Report - Increasing Entrepreneurship is a Key to Lowering Poverty Rates
A new report by the Goldwater Institute points to a "strong connection between a state's rate of entrepreneurship and declines in poverty"--put simply, more entrepreneurs equals less poverty.
Released by the Goldwater Institute, Increasing Entrepreneurship is a Key to Lowering Poverty Rates, explores the relationship between entrepreneurs and statewide poverty. Goldwater Institute Senior Economist Stephen Slivinski finds that for every one-percentage point increase in the average rate of state entrepreneurship there is a two percent drop in the average state’s poverty rate. A drop of this magnitude means thousands of families are lifted out of poverty.
“Thousands of Americans are waiting to live their dream, create their own livelihoods, and build their community through entrepreneurial pursuits,” says Slivinski. “Unfortunately, many can’t do that when they face onerous government barriers to entry.”
How can a state expand the opportunity for entrepreneurs to start working? Slivinski gives policymakers two simple guidelines to promote entrepreneurial activity in their state; lower taxes and reduce regulatory barriers.
Slivinski’s analysis of federal data found that lower taxes often correlate to higher rates of entrepreneurship. As Slivinski points out, in states with no state income tax, entrepreneurs make up roughly 21.7% of the workforce. In states with a state income tax, however, that rate drops to 19.6%.
Slivinski says a few small points make a big difference in a state’s economy. “If policymakers eliminated the state income tax and Arizona’s rate of entrepreneurship increased from where it is today, at 16%, to the national average for states with no income tax, that would mean more than 100,000 people would be starting businesses.

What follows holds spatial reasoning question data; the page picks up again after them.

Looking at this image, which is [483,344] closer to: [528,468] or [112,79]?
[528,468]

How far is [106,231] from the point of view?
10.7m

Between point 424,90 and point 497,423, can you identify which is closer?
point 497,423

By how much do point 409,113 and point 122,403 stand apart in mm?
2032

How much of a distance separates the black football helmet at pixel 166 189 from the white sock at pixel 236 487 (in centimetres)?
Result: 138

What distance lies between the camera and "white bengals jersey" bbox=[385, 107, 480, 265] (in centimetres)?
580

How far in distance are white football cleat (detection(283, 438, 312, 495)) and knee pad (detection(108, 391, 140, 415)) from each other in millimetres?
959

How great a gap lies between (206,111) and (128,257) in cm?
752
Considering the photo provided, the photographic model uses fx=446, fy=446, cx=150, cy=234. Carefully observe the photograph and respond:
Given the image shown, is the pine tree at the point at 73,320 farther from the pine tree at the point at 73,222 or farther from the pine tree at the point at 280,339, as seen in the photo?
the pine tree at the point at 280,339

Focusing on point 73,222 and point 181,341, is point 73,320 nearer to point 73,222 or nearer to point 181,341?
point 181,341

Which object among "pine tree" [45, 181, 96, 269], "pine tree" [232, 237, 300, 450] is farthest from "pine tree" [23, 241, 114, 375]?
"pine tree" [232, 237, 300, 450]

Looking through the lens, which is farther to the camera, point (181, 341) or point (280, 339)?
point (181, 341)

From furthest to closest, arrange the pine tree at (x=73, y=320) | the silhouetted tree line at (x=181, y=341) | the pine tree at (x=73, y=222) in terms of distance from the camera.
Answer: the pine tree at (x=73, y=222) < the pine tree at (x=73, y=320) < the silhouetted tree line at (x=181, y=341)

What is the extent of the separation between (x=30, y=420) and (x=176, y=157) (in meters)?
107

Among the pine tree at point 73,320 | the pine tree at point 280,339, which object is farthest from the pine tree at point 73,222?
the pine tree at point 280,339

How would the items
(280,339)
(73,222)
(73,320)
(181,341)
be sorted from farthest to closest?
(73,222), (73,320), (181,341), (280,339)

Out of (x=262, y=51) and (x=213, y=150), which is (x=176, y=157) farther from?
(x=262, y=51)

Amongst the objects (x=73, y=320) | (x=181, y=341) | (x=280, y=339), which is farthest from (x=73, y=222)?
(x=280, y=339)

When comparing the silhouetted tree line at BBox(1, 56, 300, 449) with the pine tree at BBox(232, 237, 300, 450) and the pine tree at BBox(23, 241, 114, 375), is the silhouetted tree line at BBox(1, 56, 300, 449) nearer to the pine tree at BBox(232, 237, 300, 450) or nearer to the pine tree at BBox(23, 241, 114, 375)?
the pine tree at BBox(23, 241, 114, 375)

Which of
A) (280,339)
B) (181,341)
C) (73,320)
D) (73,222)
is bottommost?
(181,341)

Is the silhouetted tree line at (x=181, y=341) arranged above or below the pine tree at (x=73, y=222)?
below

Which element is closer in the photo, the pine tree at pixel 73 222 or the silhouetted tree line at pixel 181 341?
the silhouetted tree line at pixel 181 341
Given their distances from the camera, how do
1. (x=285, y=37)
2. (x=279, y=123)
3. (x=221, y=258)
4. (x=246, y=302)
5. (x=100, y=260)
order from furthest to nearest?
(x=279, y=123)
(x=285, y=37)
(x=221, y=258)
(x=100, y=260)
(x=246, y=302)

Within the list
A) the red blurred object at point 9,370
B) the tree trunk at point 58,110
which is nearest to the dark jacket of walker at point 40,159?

Just imagine what that would do for our economy. Fostering entrepreneurship is the best jobs program the state could ever pursue.”
On top of taxes, regulatory barriers also stop low-income people from becoming entrepreneurs. Licensing laws, high permitting fees, and other government requirements have been shown to limit the number of entrepreneurs who can afford to start their businesses and hire employees.
During America’s last economic boom from 2001 to 2007, Arizona’s poverty rate dropped roughly 2%, while some states enjoyed declines greater than 30%. Even though all states are subject to the same policies under the federal government, they can still focus on shaping their own policies at home to foster growth and combat poverty.
“Differences in how well states do at reducing poverty are not random; each state pursues different policies and some are proven to work better than others,” Slivinski concludes. “Arizona policymakers should approach fostering entrepreneurship as an anti-poverty program. Arizona can continue to pursue specific industries and the jobs associated with them, but growing our own crop of tens of thousands of new business owners should be at the top of the priority list. Arizona should strive to become known nationwide as the ‘Entrepreneurship State’.”